Dari Ibnu Umar Radhiyallahu Anhuma bahwasanya Rasulullah Shallallahu Alaihi Wasallam bersabda, “Apabila berkumpul tiga orang maka janganlah dua orang di antara mereka itu berbisik-bisik tanpa menyertakan orang ke tiga.”

Di antara adab yang ditekankan oleh Islam adalah seperti yang disingung oleh An-Nawawi Rahimahullah dalam kitabnya Riyadh As-Shalihin pada bab tentang larangan dua orang berbisik-bisik tanpa keikut sertaan orang ke tiga.

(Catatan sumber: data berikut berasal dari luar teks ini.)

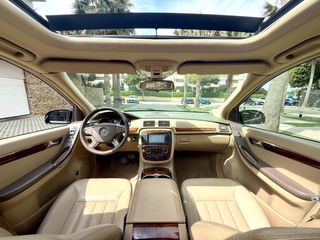 Mercedes-Benz Clase R350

Maka dari itu, berbisik pada dasarnya bukanlah menjadi prilaku yang terlarang. Namun, segala sesuatu dapat menjadi dosa ketika melanggar ketentuan syariat tanpa alasan. Sama halnya dengan berbisik saat dilakukan dalam rangka kebaikan, tidak ada masalah, tetapi saat dilakukan untuk hal negatif yang berpotensi menyakiti orang lain, itulah yang menjadi dosa. Wallahu’alam…

*Mahasantri Mahad Aly Hasyim Asy’ari, Tebuireng Jombang.